Time to BURN!
In the previous tutorial, we learned how to build a 'stand-alone' Arduino circuit on a breadboard using an ATMEGA328P microcontroller and some supporting components. That's all fine and good, but we need the ability to upload programs to the bare microprocessor for it to actually be useful.
This can be done in a few ways:
- Program the ATMEGA in the Arduino and pull the chip - (Not very convenient)
- Buy an AVR programmer - ($$$$$)
- Use the Arduino Board as a programmer
In this tutorial we are going to go with the last option and use the Arduino board that is conveniently sitting right in front of you as an ISP.
Once again, a Video is worth a thousand words:
What is an ISP?
ISP stands for 'In System Programmer'. This is a device that lets you upload code into a Microcontroller without removing it from the circuit. There are several types of ISP's ranging from inexpensive home-built circuits to expensive stand alone field programmers that don't even need a computer.
What is the SPI?
SPI stands for 'Serial Peripheral Interface' Bus. This is a communication standard introduced by Motorolla as a way to transfer data between digital devices. We will use this to connect the Arduino board to our breadboard microcontroller.
You can read all the gory details about the SPI here, but this is the minimum you should know. SPI works by categorizing devices as Masters or Slaves.

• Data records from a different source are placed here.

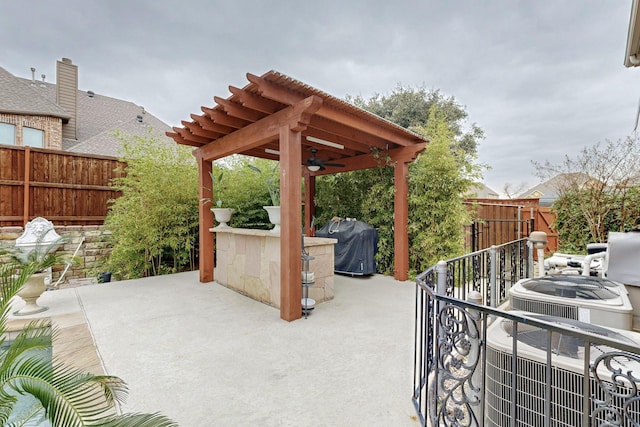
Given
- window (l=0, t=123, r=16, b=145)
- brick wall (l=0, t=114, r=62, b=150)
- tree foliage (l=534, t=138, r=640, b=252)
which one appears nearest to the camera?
tree foliage (l=534, t=138, r=640, b=252)

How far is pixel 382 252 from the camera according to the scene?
618 cm

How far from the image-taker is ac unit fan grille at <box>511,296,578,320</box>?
1.94m

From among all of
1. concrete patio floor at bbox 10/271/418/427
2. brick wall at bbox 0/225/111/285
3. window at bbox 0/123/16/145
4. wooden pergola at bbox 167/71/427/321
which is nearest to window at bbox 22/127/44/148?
window at bbox 0/123/16/145

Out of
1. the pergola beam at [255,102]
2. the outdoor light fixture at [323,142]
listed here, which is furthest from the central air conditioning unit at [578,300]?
the outdoor light fixture at [323,142]

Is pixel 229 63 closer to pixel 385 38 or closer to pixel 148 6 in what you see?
pixel 148 6

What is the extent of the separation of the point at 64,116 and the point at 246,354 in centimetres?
1283

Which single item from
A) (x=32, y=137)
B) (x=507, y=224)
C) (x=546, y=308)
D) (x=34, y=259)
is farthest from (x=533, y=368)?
(x=32, y=137)

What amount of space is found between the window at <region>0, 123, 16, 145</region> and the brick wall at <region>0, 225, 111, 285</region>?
5.60 metres

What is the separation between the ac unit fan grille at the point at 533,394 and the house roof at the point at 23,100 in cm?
1447

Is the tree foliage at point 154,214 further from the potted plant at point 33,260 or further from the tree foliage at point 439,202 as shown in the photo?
the tree foliage at point 439,202

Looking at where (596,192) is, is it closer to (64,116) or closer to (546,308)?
(546,308)

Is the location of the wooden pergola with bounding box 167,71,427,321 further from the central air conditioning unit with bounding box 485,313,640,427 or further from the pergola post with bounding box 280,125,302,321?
the central air conditioning unit with bounding box 485,313,640,427

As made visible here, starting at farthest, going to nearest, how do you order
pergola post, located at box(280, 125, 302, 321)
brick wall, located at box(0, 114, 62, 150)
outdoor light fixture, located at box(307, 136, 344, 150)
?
brick wall, located at box(0, 114, 62, 150) → outdoor light fixture, located at box(307, 136, 344, 150) → pergola post, located at box(280, 125, 302, 321)

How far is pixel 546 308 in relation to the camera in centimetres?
204
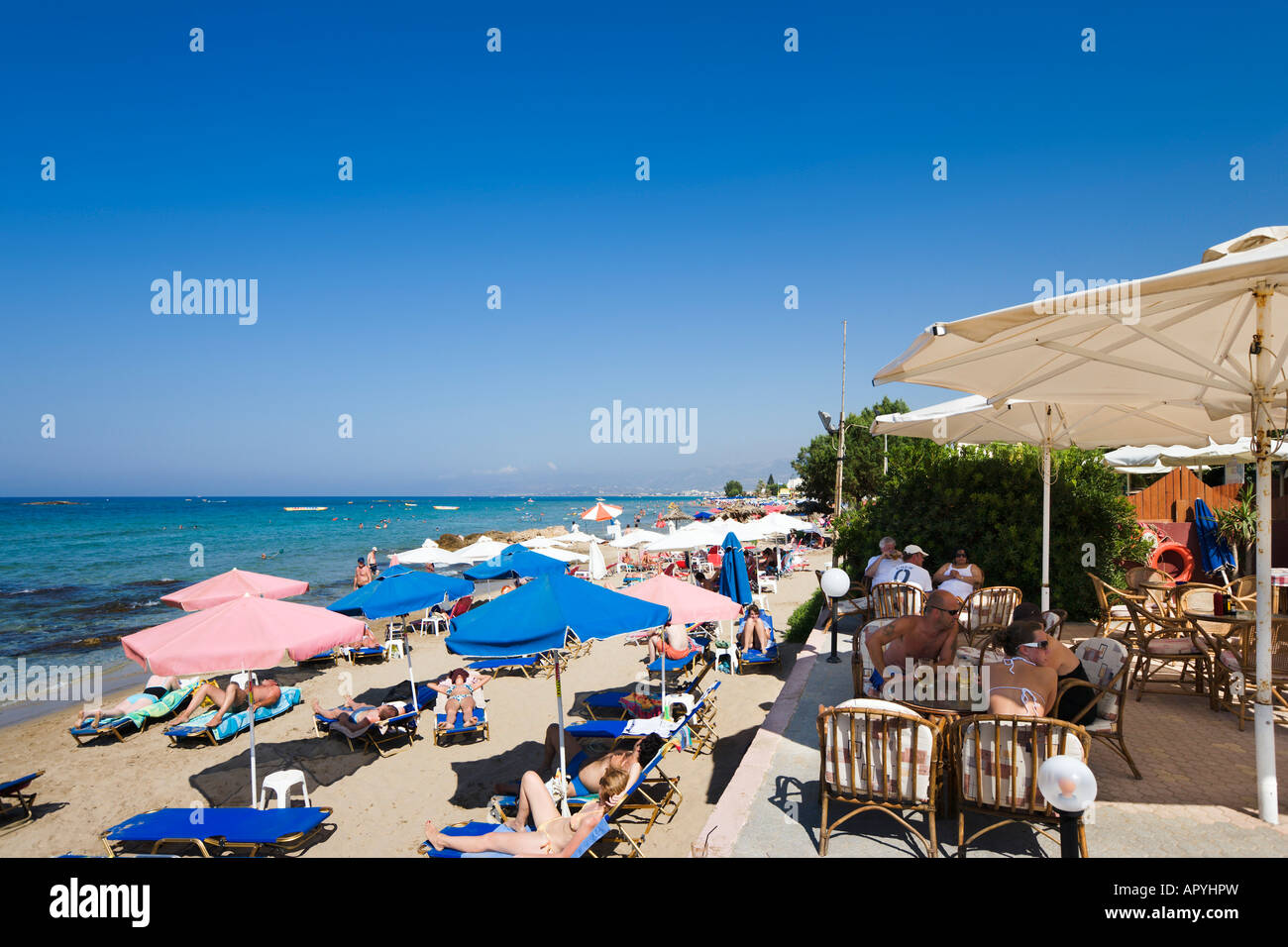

A Master device can be connected to multiple Slave devices. The master also decides which slave to talk to and is in charge of starting communication.
An SPI connection requires four wires:
SCLK - 'Serial Clock' - This is the clock signal that synchronizes the two devices.
MOSI - 'Master Output, Slave Input' - The data line from the Master
MISO - 'Master Input, Slave Output' - The return data line from the Slave to the Master
SS - 'Slave Select" - This line is used to determine which Slave device is listening
To Bootload or not to Bootload?
Whenever you upload a sketch to an Arduino, you are using the Bootloader. The Arduino Bootloader is a small program that permanently lives on the Arduinos' microcontroller. It allows the Arduino to communicate with your computer and download programs.
Since we are using the SPI interface to program the chip, we don't need the Bootloader. In fact, as soon as we upload our first program over the SPI, the Bootloader will be overwritten.
Even though we don't need the Bootloader anymore, It does have one useful trick. Each AVR microcontroller (inluding our ATMEGA328P) has a small chunk of permanent memory called 'Fuses' that control how the chip will behave. These Fuses need to be set in a specific configuration to make the chip Arduino compatible. When you buy a brand new ATMEGA chip from your favorite electronics store, they may not be set correctly.
When you 'Burn the Bootloader' to a chip, part of the process includes setting the Fuses. It is a dead simple way to configure a new chip. (See video for details)
You should now be comfortable using the ATMEGA328P chip in a stand alone circuit and can finally let your Arduino board move on to the next project.